## [Set tasks]
1) Reproduce the stretch of the Fairgrounds article from "Asm. JOSE SOLORIO" through "the Governor’s men.", substituting "story" for "saga".
2) List every telephone number that appears in the Fairgrounds article.
3) Write the next part of the Fairgrounds article, picking up after its final sentence.

Asm. JOSE SOLORIO 714-939-8469, or 916-319-2069

Sen. LOU CORREA 714-558-4400, or 916-651-4034.

Just to get you back into the mood:

Let the image of that rage-filled tycoon stay in your mind, while we fill in some gaps in our saga.  In our last episode we met (or tried to meet) Facilities Management West, Ken Fait’s mysterious entity that aims to run our Fairgrounds for the next three generations.  In this episode we’ll see Costa Mesa city officials mostly doing their level best (as rough as we’ve been on them, and given their varied abilities and motivations)  while squeezed between a gang of greedy ruthless profiteers and a Governor insisting on both an extortionate $96 million and a preposterously short timeframe;  with the profiteers seemingly in collusion with the Governor’s men.

But first I have a special treat I had promised just for you hardcore Fairgrounds Swindle junkies:  the original American Fairs & Festivals proposal from April, in PDF form.  The reason these hadn’t been up and available earlier is because, in stark contrast to Facilities Management West, AFF actually gave a PUBLIC PRESENTATION.

The AFF proposal:  What woulda, coulda, shoulda been…

You’ll notice that the American Fairs documents truly reflect the values and goals of those of us who were fighting to “derail the sale” and “save the fair.”  This stands to reason, as the man who quickly organized American Fairs, OC Marketplace President Jeff Teller, was one of our leading activists.  In January when the property was put up for auction by the state, Jeff sent in a “protest bid” of a mere one thousand dollars (while the Governor was looking for at least $100 MILLION and hoping for $180 million.)  As he respectfully explained in his “Protest Bid” letter of Jan. 8, he believed the Fairgrounds to be “a public treasure that should be owned by the citizens of Orange County,” supported the then-tentative proposal for the City to partner with the County in buying it, and hoped the protest bid “offered an additional avenue to achieving the community’s goal of keeping the Fairgrounds as it is today and ensuring it remains the permanent home of the OC Fair.”

One unexpected side-effect of this protest bid was that, once the auction fell through and the City of Costa Mesa began searching for a partner to finance/manage the deal/property, Jeff was on the short list of people invited by the City to offer proposals.  Only two groups responded to that invitation – Ken Fait’s Facilities Management West and, to everyone’s surprise, Jeff Teller’s hastily constituted American Fairs and Festivals.  And here, if you’re so inclined, you can read their 20-page proposal of April 12, along with two supplemental letters: one of April 20 detailing acceptable ways in which the Fairgrounds could be made more profitable, and a final one of April 25 announcing the crucial inclusion of Rick Julian and his Advanced Real Estate Services in the partnership, with their “management responsibility of more than $1 BILLION in assets.”

## [Excerpted data]
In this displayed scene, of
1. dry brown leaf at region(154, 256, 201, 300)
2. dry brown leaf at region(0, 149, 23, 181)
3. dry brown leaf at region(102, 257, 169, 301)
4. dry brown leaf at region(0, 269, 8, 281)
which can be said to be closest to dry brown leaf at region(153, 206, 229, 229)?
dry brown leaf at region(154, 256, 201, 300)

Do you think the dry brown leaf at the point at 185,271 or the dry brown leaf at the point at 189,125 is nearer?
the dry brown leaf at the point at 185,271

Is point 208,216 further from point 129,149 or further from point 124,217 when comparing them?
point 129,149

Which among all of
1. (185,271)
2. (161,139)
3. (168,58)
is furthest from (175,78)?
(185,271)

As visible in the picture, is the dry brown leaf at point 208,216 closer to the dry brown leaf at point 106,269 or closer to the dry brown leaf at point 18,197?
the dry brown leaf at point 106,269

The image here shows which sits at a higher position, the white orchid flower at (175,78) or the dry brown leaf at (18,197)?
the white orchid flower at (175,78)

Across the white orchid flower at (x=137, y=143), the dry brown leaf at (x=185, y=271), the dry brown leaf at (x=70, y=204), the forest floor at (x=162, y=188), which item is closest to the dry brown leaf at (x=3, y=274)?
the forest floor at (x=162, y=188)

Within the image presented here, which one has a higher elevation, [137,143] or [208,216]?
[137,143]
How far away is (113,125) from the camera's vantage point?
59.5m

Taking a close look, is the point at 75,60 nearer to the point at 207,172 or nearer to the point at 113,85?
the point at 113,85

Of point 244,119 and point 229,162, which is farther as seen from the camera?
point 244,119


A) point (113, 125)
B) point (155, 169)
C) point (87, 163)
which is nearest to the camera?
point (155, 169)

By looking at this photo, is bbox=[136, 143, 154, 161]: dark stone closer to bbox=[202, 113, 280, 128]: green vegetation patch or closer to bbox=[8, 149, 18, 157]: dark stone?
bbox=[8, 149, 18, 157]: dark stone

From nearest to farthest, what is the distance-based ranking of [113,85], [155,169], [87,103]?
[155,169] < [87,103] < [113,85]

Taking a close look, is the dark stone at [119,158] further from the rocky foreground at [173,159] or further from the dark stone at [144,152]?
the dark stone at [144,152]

## [Set of answers]
1)
Asm. JOSE SOLORIO 714-939-8469, or 916-319-2069

Sen. LOU CORREA 714-558-4400, or 916-651-4034.

Just to get you back into the mood:

Let the image of that rage-filled tycoon stay in your mind, while we fill in some gaps in our story.  In our last episode we met (or tried to meet) Facilities Management West, Ken Fait’s mysterious entity that aims to run our Fairgrounds for the next three generations.  In this episode we’ll see Costa Mesa city officials mostly doing their level best (as rough as we’ve been on them, and given their varied abilities and motivations)  while squeezed between a gang of greedy ruthless profiteers and a Governor insisting on both an extortionate $96 million and a preposterously short timeframe;  with the profiteers seemingly in collusion with the Governor’s men.

2)
714-939-8469
916-319-2069
714-558-4400
916-651-4034

3)
This proposal was exactly what the City and OC residents were hoping for:

  • a guarantee of continued local, public control of the property through elected officials
  • a promise to keep as much of the current work force as possible
  • a generous profit-sharing plan with the City (in stark contrast to the miserly plan FMW would stick us with)
  • a varied and distinguished Board drawn from Costa Mesa & OC education, law enforcement, business and culture, known for their local record of philanthropy (in stark contrast to the Scrooge-like, hyper-secretive ciphers running FMW)
  • and apparently all the capital and financial security the state required.

So, why did Council switch their preference to FMW between May 10 and 18?

These negotiations were confidential, but this is what I’m told off the record:  It all came down to a multi-million-dollar security deposit, or “financial guarantee,” that the City needed and the State demanded, and at which Rick Julian drew the line.  Considering the very modest profit he was already expecting from this investment, given the public ownership and generous profit-sharing the partnership was already promising, he just couldn’t in good conscience sink any more of his investors’ cash into the project.  (“He’s not Santa Claus!” as Jeff paraphrased him.)

So the City, under constant threats from Sacramento (which we’ll look at in a minute) and a shrinking deadline, turned to FMW.  And FMW, with their plans to squeeze a lot more profit out of the property (and, some suspect, getting constant secret updates on the “confidential” talks) said “Sure!” to the financial guarantee.  On May 18 FMW became the sole negotiating partner.

Then, predictably, once their competitor was out of the game, FMW began making more and more demands, and agreeing to less and less of the City’s requests. As June rolled by, with FMW’s high-priced lawyers treating the City’s harried team with hostility and disrespect, throwing tantrums and papers, they managed to pull off an agreement (Memorandum of Understanding or MOU) that seems to grant FMW disturbing freedom to do what they like with the property for 55 years with no public oversight, while not really offering much revenue to the city at all.

And on June 22 as the Council sat considering whether to approve this rotten deal, they received repeated dire text warnings from the Governor’s office about what would happen if they didn’t;  warnings which worked on all Councilmembers except canny attorney Katrina Foley, the lone dissenter in the 4-1 yes vote.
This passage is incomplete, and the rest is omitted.